As I previously noted, I’m in the midst of converting some data (roughly 2 billion records) into documents that will live in a MongoDB cluster. And any time you move data into a new data store, you have to be mindful of any limitations or bottlenecks you might encounter (since all systems have had to make compromises of some sort or another).
In MySQL one of the biggest compromises we make is deciding what indexes really need to be created. It’s great to have data all indexed when you’re searching it, but not so great when you’re adding and deleting many rows.
In MongoDB, the thing that gets me is the document size limit. Currently an object stored in MongoDB cannot be larger than 4MB (though that’s likely to be raised soon). Now, you can build your own MongoDB binaries and tweak that parameter, but I’ve been advocating for making the default higher and giving the user the ability to adjust it without recompiling.
While doing a test data load recently (partly to exercise the new firmware on a pair of Fusion-io cards and partly to test the import half of my code), I hit the 4MB limit on a document. This was a bit of a surprise to me because I know that the average size of our documents is around 2KB or so. To have something that blows the 4MB cap means there are some real outliers in the data. It’s not too surprising, given that we’re talking about 2 billion documents, all of which can have a fair amount of metadata (mostly from events triggered by Craigslist users).
But how many outliers are there? And how big are they?
To find out I wrote a tool to scan all of the data that’s currently available. As of yesterday that’s 200 million documents. (The export from MySQL is taking a while and I’m staging all the data on disk before loading into MongoDB. And it needs to run for several more days yet!) The code approximates the size of the data when stored in MongoDB and keeps a count of how many documents will fit in various buckets.
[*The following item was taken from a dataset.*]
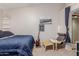 Bedroom with a bed, chair, and guitar at 170 E Guadalupe Rd # 14, Gilbert, AZ 85234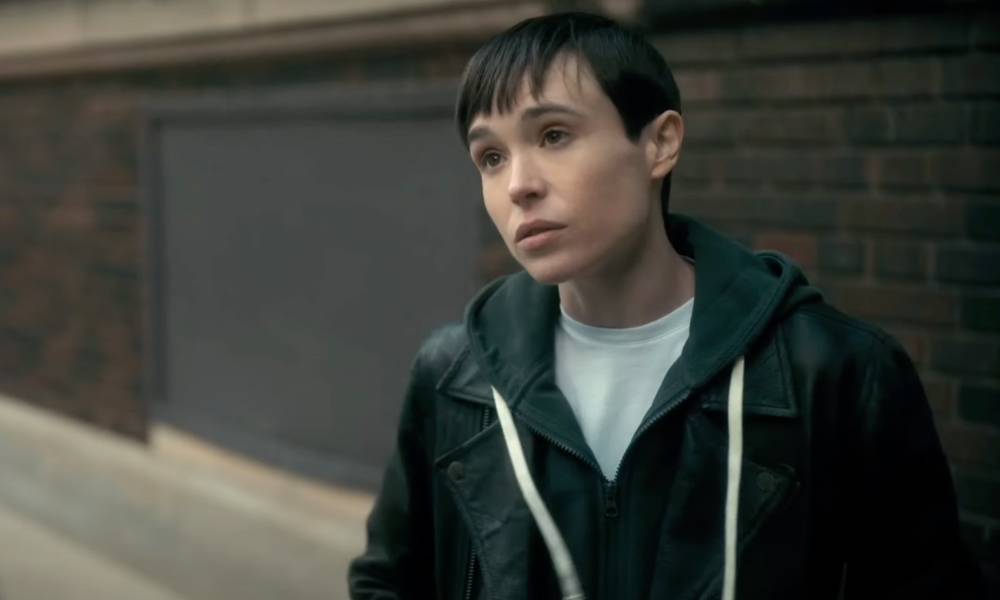 Elliot Page appears as his character from the Netflix show The Umbrella Academy. The character, Viktor, is wearing a white t-shirt and blue hooded sweatshirt as he stands outside and talks to someone off screen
There’s a 1KB bucket (documents less than or equal to 1KB in size), a 2KB bucket, 4KB, 8KB, an so on. The code just keeps doubling the bucket maximum until a document fits.
At the end I get a histogram of the data. It tells me which buckets were used, how many documents fell into each, and what percentage of the total that is. And, not surprisingly, the data was more interesting than I might have predicted myself.
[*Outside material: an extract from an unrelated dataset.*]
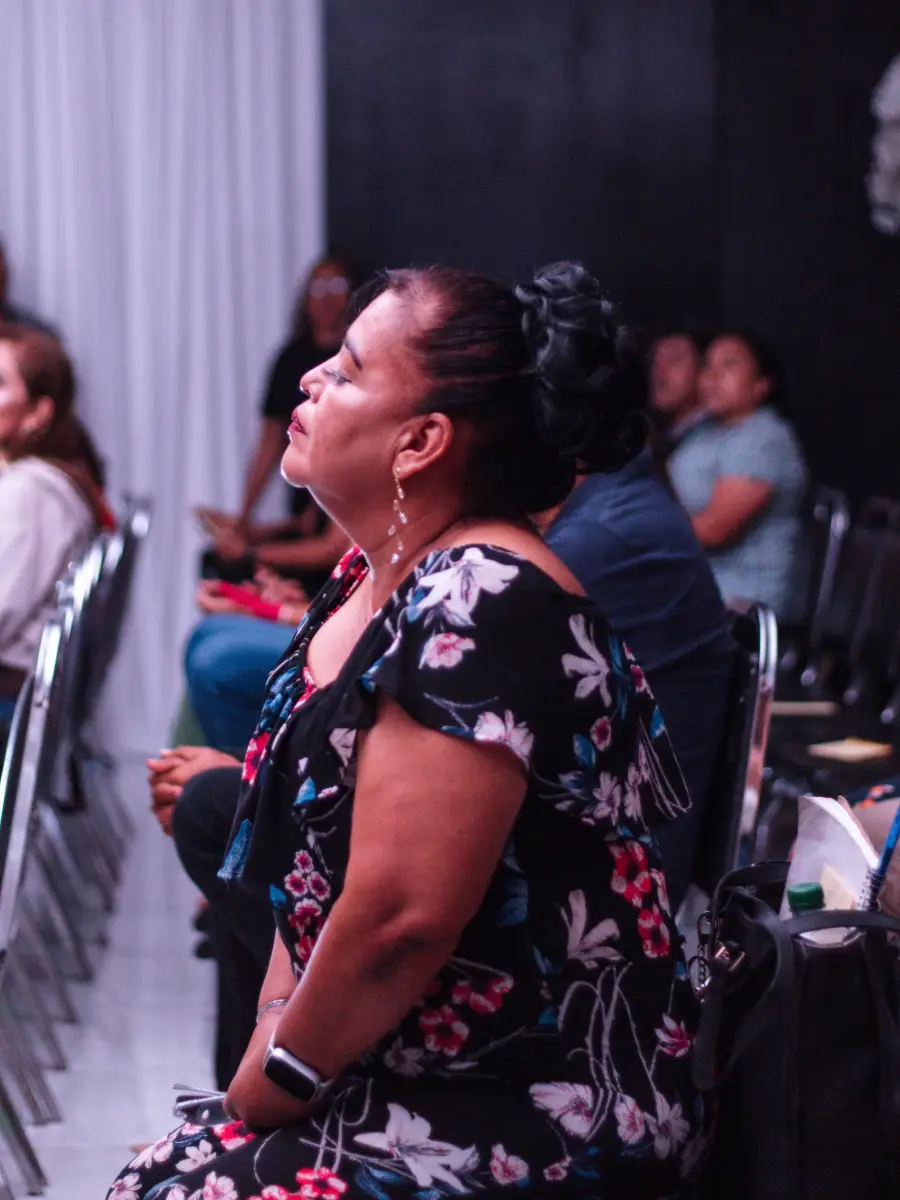 Una mujer alabando durante la reunión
For our newer (and bigger) cluster:
1 KB 00% 115594 2 KB 72% 73095515 4 KB 20% 20871570 8 KB 03% 3901456 16 KB 02% 2177114 32 KB 00% 513621 64 KB 00% 7311 128 KB 00% 467 256 KB 00% 15 512 KB 00% 7 1024 KB 00% 5 4096 KB 00% 1 8192 KB 00% 2 16384 KB 00% 3 32768 KB 00% 2 65536 KB 00% 4 total count: 100682687
And our older (smaller) cluster:
1 KB 35% 26883047 2 KB 49% 37508498 4 KB 11% 8816758 8 KB 02% 1985910 16 KB 00% 560498 32 KB 00% 154749 64 KB 00% 16377 128 KB 00% 475 total count: 75926312
As you can see, there are only a few outliers so far. Once all the data is available, I can decide how to handle this. Odds are that I’ll either need to come up with some special case or simple truncate some of that data (it’s not all equally valuable).
It’s interesting that I intuitively “knew” that most of our documents would fall into the 2KB range. Based on what I see so far, about 80% of them do. And most of the other 20% aren’t too far off. But those wacky outliers that are a few MB in size would have been difficult to imagine.
If this data is representative of the whole (which is difficult to assume with such outliers), then I only have a small handful of exceptions to the 4MB limit to really worry about. But only time will tell at this point.
When in doubt, check the data. The real data. All of it.